Leonetti Cellars Merlot Vertical Tasting: Proves Ageability and Quality
In the late 1980′s before the Walla Walla Valley appellation blossomed into more than 100 wineries farming over 1,800 acres of vineyards in a particularly dry region blessed with extended growing seasons, pioneers Gary Figgins and Rick Small slipped onto my developing list of world class winemakers. I made sure their releases beat regular paths to my cellar. Figgins’ Leonetti and Small’s Woodward Canyon Cabernets and Merlots were attention grabbers, showing classic varietal structure while consistently paying homage to the Valley vineyards’ unique terroirs that produced well structured and luscious, rich, black and red fruited wines tinged with mocha and cocoa aromas that became familiar uniforms for these dignified young wines . Leonetti produced its first wines in 1978 as Walla Walla’s only winery, and while Figgins’ wines were fit rewards for even the most discriminating hedonist, there was a total absence of any empirical evidence supporting a bottle aging strategy for enthusiasts lured to this fringe Northwest AVA.
When Spokane’s Josh Wade (@nectarwine) suggested I give online tasting a fair try by participating in #WAMerlot this past week, I jumped at the chance to organize a short vertical tasting of five Leonetti Merlots including 1992, 93, 97, 98, and 2002 to see how the wines were handling their 8-18 years in my cellar.
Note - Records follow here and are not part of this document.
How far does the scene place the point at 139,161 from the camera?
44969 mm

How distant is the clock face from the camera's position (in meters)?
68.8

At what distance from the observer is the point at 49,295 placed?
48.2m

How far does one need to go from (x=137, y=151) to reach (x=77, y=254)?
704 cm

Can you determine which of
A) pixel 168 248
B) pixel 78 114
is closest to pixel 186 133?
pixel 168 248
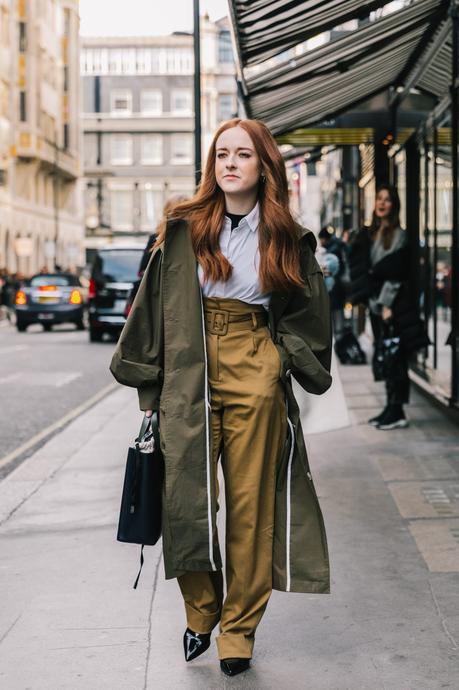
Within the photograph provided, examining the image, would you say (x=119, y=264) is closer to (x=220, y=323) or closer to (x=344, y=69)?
(x=344, y=69)

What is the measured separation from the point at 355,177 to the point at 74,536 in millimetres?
14981

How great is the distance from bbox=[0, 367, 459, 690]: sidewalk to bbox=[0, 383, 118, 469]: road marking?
112 centimetres

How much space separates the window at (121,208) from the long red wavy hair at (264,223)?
86827 millimetres

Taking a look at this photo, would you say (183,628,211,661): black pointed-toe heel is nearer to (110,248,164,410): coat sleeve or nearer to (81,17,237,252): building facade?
(110,248,164,410): coat sleeve

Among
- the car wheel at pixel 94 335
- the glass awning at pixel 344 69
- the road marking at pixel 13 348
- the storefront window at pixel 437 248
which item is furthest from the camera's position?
the car wheel at pixel 94 335

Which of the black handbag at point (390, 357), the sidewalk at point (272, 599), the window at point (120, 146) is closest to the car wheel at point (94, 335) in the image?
the black handbag at point (390, 357)

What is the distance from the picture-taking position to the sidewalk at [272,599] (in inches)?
154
I invited Dale, Amanda, and Malcolm (who donated the 1992 vintage to the cause) to help me simultaneously discover the attributes of (1) tweeting and tasting, and (2) Leonetti and cellaring.
The tweeting thing was fine, making new Twitter friends who were long lost or never discovered fringe wino brethren that also succumbed to the unheard of Walla Walla AVA and Leonetti Cellars almost 20 years ago, when twittering was nothing more than the trembling hand shaking motions that occurred disgorging corks from old bottles of classic Bordeaux. I was glad to have followed Josh’s nudge, but to also have my in-person tasting group at the table to protect the human connection that lives somewhere near the center of my dedication to wine appreciation. But, there were lots of #WAMerlot folks that related to the joyous appreciation of our short vertical Leonetti tasting experience. Admittedly, it was difficult to keep up with the online tasters’ experiences with Washington Merlot with such a compelling lineup in the glassware stretched out in front of me.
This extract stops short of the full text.